Type:: Marginals of the transport plan

property plan: Transport plan, encoded as a dense array.

property potential_a: First dual potential, associated to the “source” measure “a”.

property potential_b: Second dual potential, associated to the “target” measure “b”.

property potentials

Dual potentials, i.e. Lagrange multipliers for the marginal constraints.

This pair of arrays has the same shape, numerical type and properties as the input weights “a” and “b”.

property sparse_plan: Transport plan, encoded as a sparse array.

property status: Optimization status of the solver.

property value: Full transport cost, including possible regularization terms and quadratic term for Gromov Wasserstein solutions.

property value_linear: The “minimal” transport cost, i.e. the product between the transport plan and the cost.

property value_quad: The quadratic part of the transport cost for Gromov-Wasserstein solutions.

exception ot.utils.UndefinedParameter[source]: Aim at raising an Exception when a undefined parameter is called

ot.utils.apply_scaler(X_s, X_t, scaler=None)[source]

Apply a scaler to two arrays.

Dispatches based on the type of scaler:

None : returns inputs unchanged.
Object with a .transform() method : calls scaler.transform() on each.
Callable : calls scaler() on each (covers functions, lambdas, PyTorch transforms, neural network encoders, etc.).

Parameters:

X_s (array-like) – Source samples.
X_t (array-like) – Target samples.
scaler (None, object with .transform(), or callable, optional) – Preprocessing to apply.

Returns:

X_s_out (array-like) – Possibly transformed source samples.
X_t_out (array-like) – Possibly transformed target samples.

ot.utils.check_number_threads(numThreads)[source]

Checks whether or not the requested number of threads has a valid value.

Parameters:: numThreads (int or str) – The requested number of threads, should either be a strictly positive integer or “max” or None
Returns:: numThreads – Corrected number of threads
Return type:: int

ot.utils.check_params(**kwargs)[source]: check_params: check whether some parameters are missing

ot.utils.check_random_state(seed)[source]

Turn seed into a np.random.RandomState instance

Parameters:: seed (None | int | instance of RandomState) – If seed is None, return the RandomState singleton used by np.random.
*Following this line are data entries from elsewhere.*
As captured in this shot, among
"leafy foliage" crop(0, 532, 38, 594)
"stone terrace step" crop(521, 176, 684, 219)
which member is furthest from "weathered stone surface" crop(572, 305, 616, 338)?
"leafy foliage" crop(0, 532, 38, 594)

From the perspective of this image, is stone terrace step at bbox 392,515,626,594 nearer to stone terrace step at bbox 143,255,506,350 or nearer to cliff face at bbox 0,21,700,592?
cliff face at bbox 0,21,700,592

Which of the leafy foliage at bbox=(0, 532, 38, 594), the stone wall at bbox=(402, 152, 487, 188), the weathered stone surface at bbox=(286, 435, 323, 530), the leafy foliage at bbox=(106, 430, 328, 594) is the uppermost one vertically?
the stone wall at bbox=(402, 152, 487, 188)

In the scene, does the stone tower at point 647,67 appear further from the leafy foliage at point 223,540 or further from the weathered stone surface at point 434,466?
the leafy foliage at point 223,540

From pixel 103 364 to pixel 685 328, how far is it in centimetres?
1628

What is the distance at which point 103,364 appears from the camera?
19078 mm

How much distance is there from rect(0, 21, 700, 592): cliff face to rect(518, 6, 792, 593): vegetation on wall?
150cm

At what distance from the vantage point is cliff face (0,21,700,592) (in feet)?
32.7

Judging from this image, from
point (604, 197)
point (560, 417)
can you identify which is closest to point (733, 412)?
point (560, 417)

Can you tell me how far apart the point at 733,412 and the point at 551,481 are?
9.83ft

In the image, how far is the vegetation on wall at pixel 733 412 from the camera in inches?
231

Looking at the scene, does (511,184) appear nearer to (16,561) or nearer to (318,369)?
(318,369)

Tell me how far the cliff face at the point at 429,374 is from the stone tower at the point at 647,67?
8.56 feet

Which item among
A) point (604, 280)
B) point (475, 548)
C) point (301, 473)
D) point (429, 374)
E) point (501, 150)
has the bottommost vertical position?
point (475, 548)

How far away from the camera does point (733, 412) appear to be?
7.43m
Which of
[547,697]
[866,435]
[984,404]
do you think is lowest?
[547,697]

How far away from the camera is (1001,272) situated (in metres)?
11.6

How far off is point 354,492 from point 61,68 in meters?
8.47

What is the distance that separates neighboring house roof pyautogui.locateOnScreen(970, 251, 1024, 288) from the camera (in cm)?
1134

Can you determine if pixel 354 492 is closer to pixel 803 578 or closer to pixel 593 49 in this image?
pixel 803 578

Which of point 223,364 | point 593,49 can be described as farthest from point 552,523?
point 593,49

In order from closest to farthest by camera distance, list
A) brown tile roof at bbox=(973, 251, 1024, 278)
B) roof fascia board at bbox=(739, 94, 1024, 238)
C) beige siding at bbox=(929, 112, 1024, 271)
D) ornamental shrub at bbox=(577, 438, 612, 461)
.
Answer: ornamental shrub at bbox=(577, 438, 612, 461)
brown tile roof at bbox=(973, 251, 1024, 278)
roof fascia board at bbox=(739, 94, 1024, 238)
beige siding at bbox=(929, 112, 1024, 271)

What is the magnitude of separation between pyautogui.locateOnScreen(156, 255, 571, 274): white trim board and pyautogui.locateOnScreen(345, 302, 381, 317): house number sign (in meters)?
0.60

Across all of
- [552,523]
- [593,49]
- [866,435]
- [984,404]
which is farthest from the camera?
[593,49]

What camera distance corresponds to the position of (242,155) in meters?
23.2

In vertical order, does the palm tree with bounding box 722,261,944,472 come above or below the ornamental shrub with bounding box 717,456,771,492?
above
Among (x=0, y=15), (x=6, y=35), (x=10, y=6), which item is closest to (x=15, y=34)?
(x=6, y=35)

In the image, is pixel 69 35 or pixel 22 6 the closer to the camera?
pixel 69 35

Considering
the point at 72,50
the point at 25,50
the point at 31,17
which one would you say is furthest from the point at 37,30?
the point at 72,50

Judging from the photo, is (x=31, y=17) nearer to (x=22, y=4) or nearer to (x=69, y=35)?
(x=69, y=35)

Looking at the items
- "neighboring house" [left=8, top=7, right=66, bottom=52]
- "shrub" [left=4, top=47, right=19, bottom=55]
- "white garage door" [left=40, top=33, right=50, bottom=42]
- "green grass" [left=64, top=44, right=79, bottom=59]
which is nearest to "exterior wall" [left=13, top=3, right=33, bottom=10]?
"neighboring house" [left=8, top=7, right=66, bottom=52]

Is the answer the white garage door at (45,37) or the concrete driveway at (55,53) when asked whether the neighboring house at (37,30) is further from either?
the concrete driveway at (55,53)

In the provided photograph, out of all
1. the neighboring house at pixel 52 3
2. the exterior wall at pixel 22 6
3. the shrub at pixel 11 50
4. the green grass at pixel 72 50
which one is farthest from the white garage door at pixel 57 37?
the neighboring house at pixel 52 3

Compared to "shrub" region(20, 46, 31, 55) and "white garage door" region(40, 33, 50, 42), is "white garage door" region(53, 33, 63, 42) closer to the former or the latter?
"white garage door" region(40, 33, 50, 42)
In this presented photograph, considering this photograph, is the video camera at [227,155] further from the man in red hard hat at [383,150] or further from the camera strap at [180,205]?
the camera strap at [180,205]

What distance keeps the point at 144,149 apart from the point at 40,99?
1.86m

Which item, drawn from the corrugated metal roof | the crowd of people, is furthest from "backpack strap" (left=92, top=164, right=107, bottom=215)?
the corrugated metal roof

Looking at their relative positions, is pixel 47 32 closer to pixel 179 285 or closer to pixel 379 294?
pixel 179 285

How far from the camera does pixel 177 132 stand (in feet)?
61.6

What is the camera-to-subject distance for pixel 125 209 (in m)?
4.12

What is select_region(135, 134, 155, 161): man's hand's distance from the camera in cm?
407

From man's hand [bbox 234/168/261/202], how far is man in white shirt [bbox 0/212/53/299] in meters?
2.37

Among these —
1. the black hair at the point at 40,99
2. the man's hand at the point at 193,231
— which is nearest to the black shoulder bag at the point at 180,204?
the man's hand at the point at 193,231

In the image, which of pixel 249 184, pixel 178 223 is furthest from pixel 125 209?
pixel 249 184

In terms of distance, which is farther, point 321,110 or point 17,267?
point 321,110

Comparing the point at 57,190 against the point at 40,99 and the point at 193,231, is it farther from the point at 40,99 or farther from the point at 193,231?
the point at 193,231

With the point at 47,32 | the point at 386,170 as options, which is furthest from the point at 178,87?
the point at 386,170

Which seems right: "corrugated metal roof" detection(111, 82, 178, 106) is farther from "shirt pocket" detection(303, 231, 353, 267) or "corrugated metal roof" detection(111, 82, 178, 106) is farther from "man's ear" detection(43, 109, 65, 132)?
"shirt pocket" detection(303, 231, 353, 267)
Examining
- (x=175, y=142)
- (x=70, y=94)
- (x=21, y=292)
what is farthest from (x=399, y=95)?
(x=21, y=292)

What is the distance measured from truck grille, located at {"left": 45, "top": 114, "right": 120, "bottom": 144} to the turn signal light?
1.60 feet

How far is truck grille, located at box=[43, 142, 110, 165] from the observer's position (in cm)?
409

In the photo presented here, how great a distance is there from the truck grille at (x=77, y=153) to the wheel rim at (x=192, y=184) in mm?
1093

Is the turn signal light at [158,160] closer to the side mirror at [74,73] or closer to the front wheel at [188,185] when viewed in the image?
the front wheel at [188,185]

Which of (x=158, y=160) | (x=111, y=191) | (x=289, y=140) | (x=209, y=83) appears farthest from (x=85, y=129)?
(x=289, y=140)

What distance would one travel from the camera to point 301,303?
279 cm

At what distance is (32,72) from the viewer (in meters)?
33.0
If seed is an int, return a new RandomState instance seeded with seed. If seed is already a RandomState instance, return it. Otherwise raise ValueError.

ot.utils.clean_zeros(a, b, M)[source]: Remove all components with zeros weights in \(\mathbf{a}\) and \(\mathbf{b}\)

ot.utils.cost_normalization(C, norm=None, return_value=False, value=None)[source]

Apply normalization to the loss matrix

Parameters:

C (ndarray, shape (n1, n2)) – The cost matrix to normalize.
norm (str) – Type of normalization from ‘median’, ‘max’, ‘log’, ‘loglog’. Any other value do not normalize.

Returns:

C – The input cost matrix normalized according to given norm.

Return type:

ndarray, shape (n1, n2)

class ot.utils.deprecated(extra='')[source]

Decorator to mark a function or class as deprecated.

deprecated class from scikit-learn package https://github.com/scikit-learn/scikit-learn/blob/master/sklearn/utils/deprecation.py Issue a warning when the function is called/the class is instantiated and adds a warning to the docstring. The optional extra argument will be appended to the deprecation message and the docstring.

Note

To use this with the default value for extra, use empty parentheses:

>>> from ot.deprecation import deprecated
>>> @deprecated()
... def some_function(): pass

Parameters:: extra (str) – To be added to the deprecation messages.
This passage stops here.